Discussion in 'Data Sets and Feeds' started by sean2078, Feb 24, 2018.

  1. sean2078

    sean2078

    Specifically for /CL .. Nothing fancy required - High, Low, Open, Close, etc. would be a good start for the last several years. Preferably free, but willing also to pay fair value.

    Thanks
     
  2. Kinetick provides free EOD data.

    I think you will have to export it from Ninjatrader to *.txt format and eventually to Excel if that's what you use.
     
    Adam777 likes this.
  3. Quantopian should have free futures data available within their platform.
     
  4. 'Actual' 1 min or 'Continuous' 1 min one-off data purchases $220 -330 /per symbol for its full history

    Market Description
    CQG Symbol Daily Start Intraday Start
    Crude Oil (Settlement) CL 1983 Mar 30 1987 Sep 01
    Crude Oil (Combined) CLA 1983 Mar 30 1987 Sep 01
    Crude Oil (Globex) CLE 1983 Mar 30 2006 Jan 16

    http://www.portaracqg.com/futures-forex-data/
     
  5. bone

    bone

    If you can find someone with a professional Bloomberg terminal that is the very best time and sales data available. In the past, I have paid for CQG data. As I recall it was a couple hundred bucks.

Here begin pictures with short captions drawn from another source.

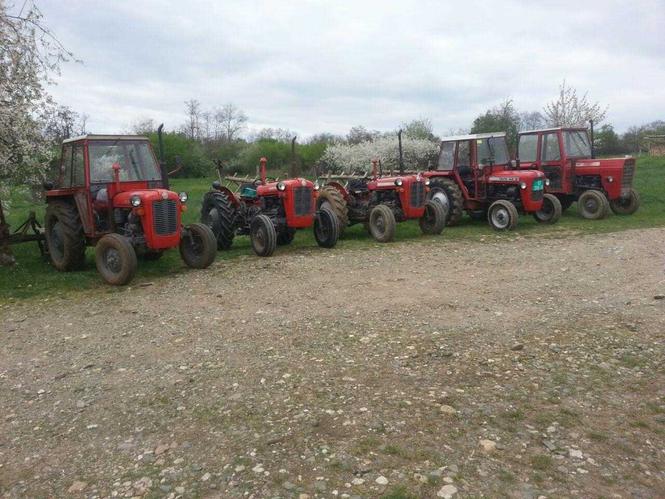 Traktor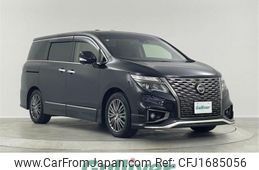 nissan elgrand 2020 CFJ1685056
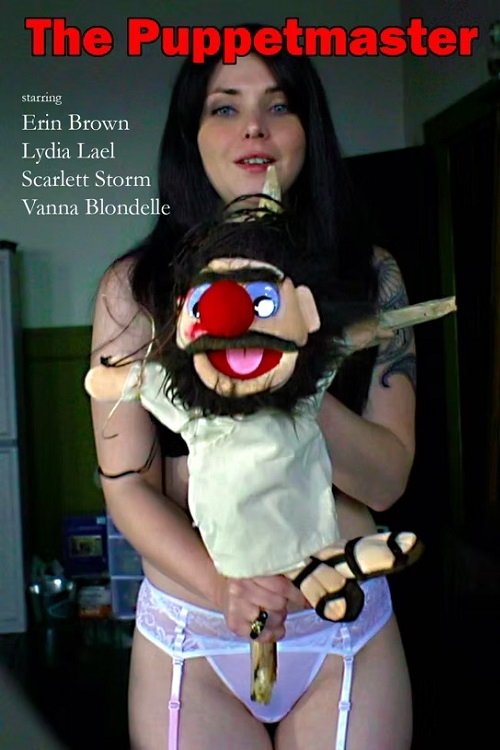 Movie poster for The Puppetmaster (2020)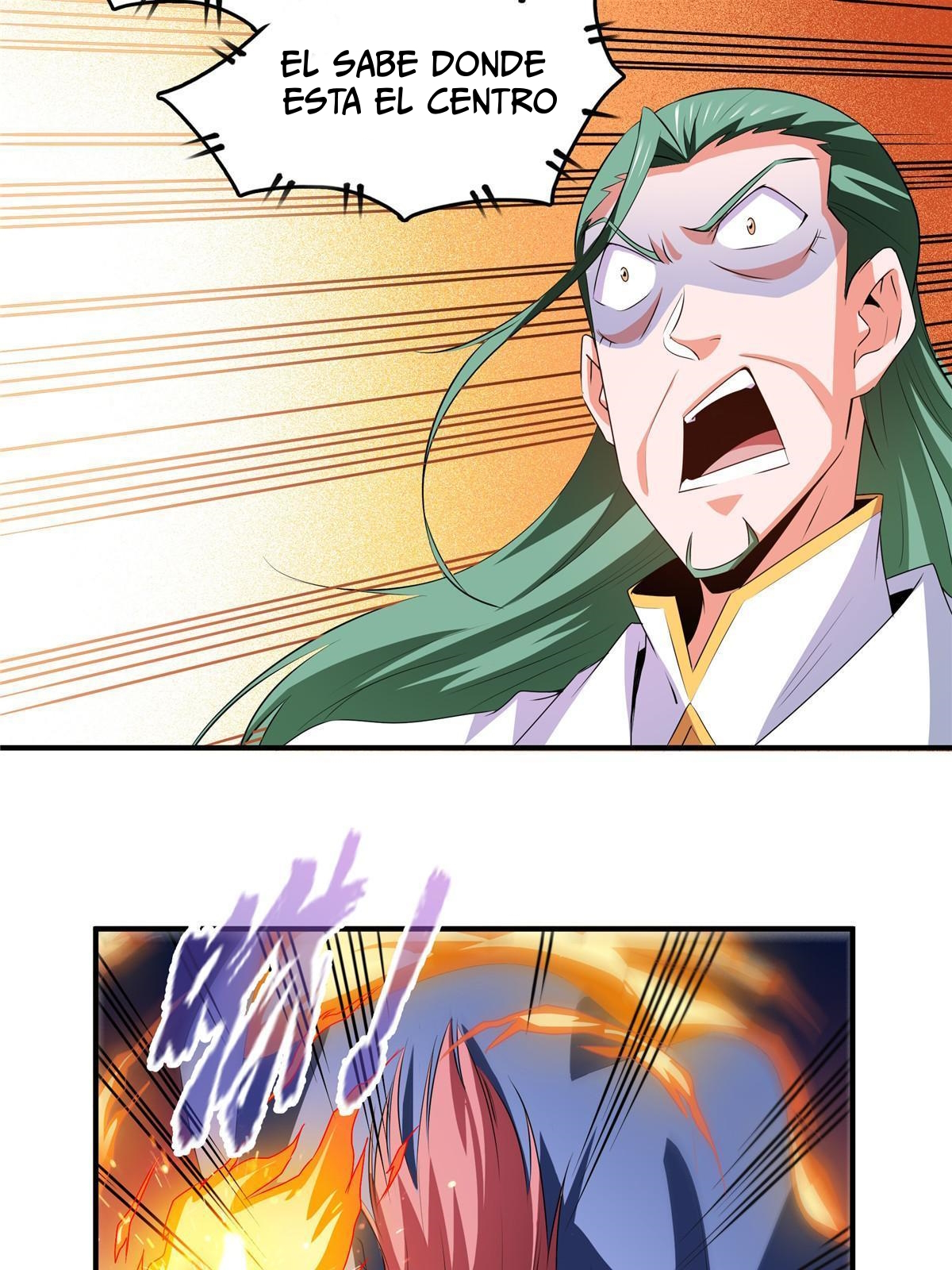 Read Biblioteca del camino celestial ES Manga Online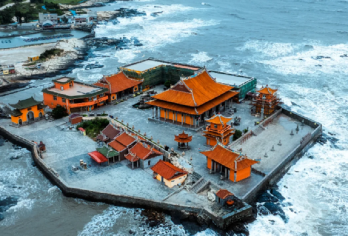 中国泉州丝绸起点 洛伽寺+永宁古城+蟳埔村簪花体验一日游xx【品质出游】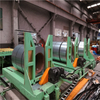 Heavy Steel Coil Horizontal Packing Line Application 
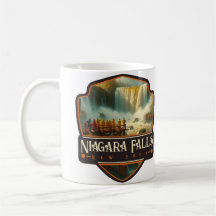 Niágara Falls, Nueva York | Antiguo
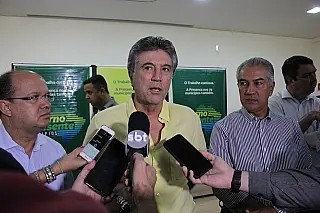 Dourados e região vão ganhar R$ 200 milhões em obras nos próximos três anos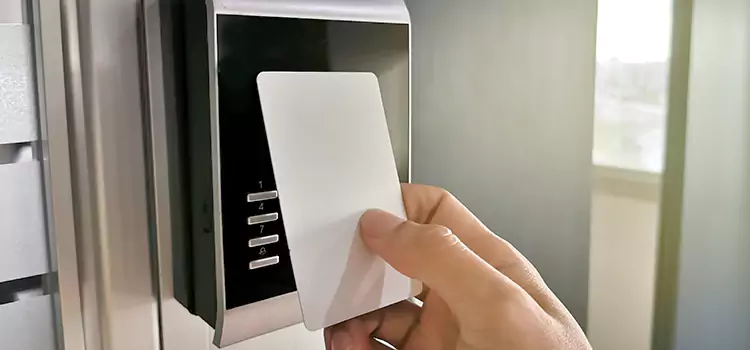 Advanced RFID Technology Integration in La Presa, CA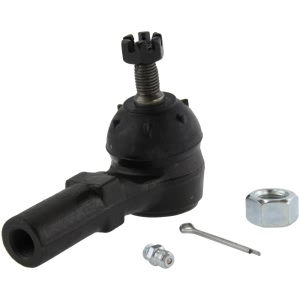 Centric Premium™ Front Outer Steering Tie Rod End for 1986 Ford Tempo - 612.61125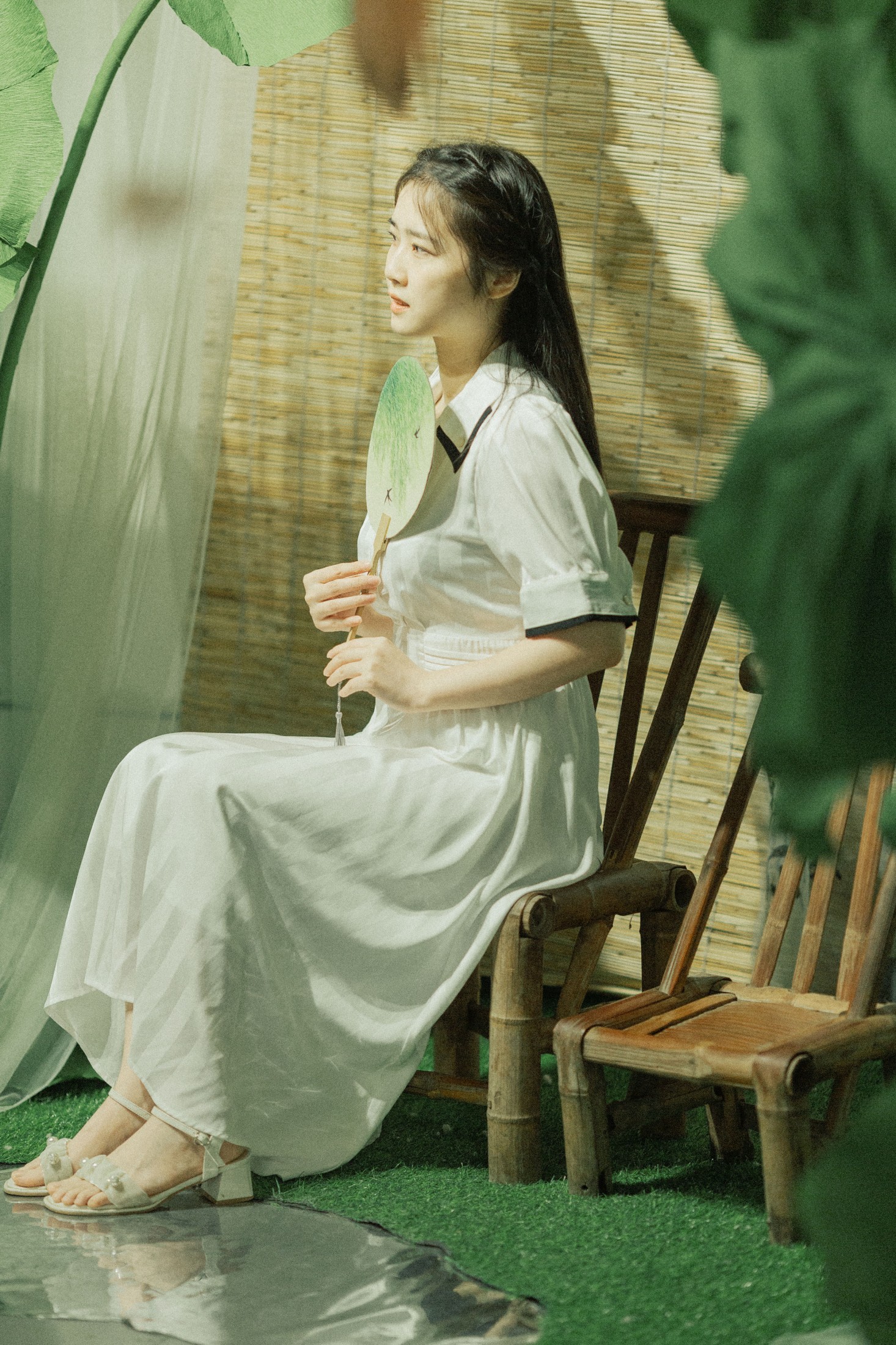 奶茶 - 《逛展》[17P]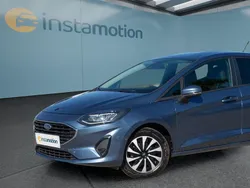 Blau Gebraucht 2022 Ford Fiesta Kleinwagen | 20.299 € (Fairer Preis)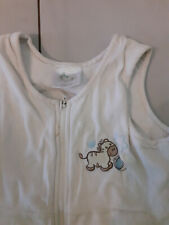 Baby Schlafsack mit Zebra von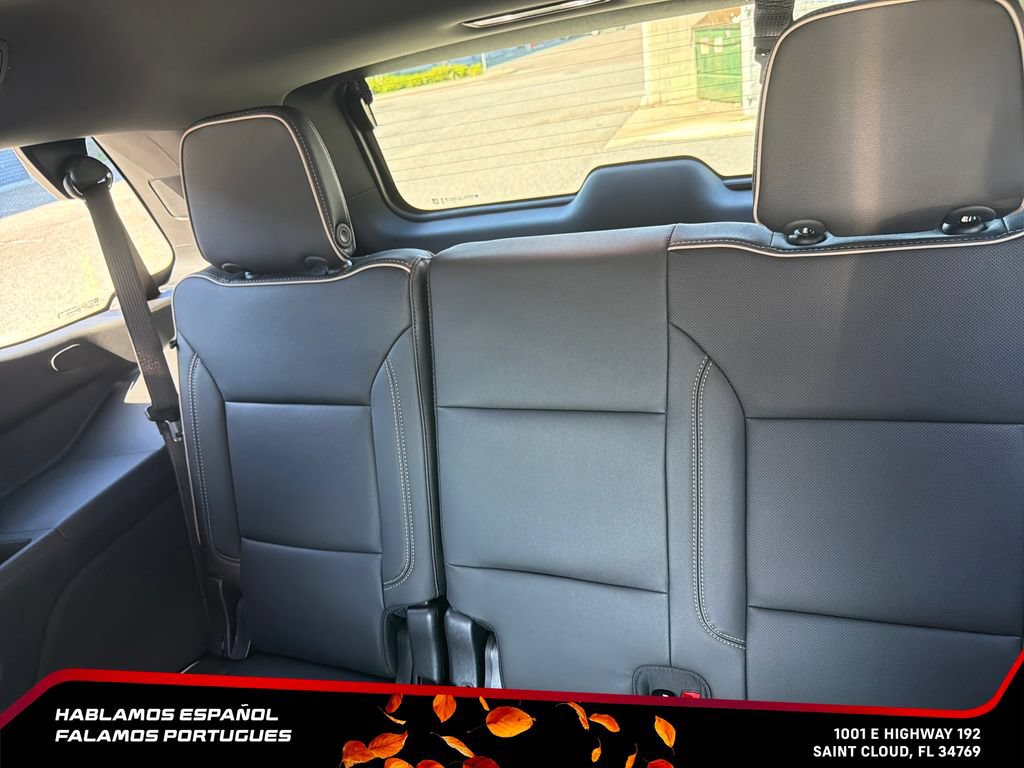 New 2026 GMC Yukon Elevation RWD image 31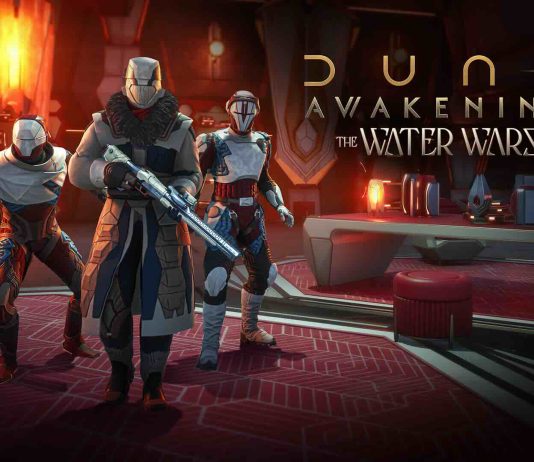 Dune: Awakening estrena gratis nuevas localizaciones y misiones en su actualización 1.4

    Be very careful about the quality and cleanliness of data you don't pay for. It really is a fool's errand to invest your considerable effort and time with errant data that can't be trusted.
     
    positive etc and jharmon like this.
  6. jjapp

    jjapp

    Quandle. Stevens futures data is already processed for rolls etc. Pretty good.
     
  7. jharmon

    jharmon

    If you need live T&S and quote data, NxCore. Lots of history too, but you'll pay for it. Norgate is good for daily and very clean - covers all the liquid ones worth trading - not free but certainly affordable unless you're an e-mini trader with 4 figure account size.
     
  8. Adam777

    Adam777

    Thanks! Sounds like I need Ninjatrader just for this. Does the Kinetic data include exchange traded spreads? I'm looking for non-continuous, non-adjusted eod data for the last few years
     
  9. You need NT, yes, but it's free and quick to set up.

    I don't know much about the data provided as I pretty much view only a few select futures markets, but I do know they have quite a bit.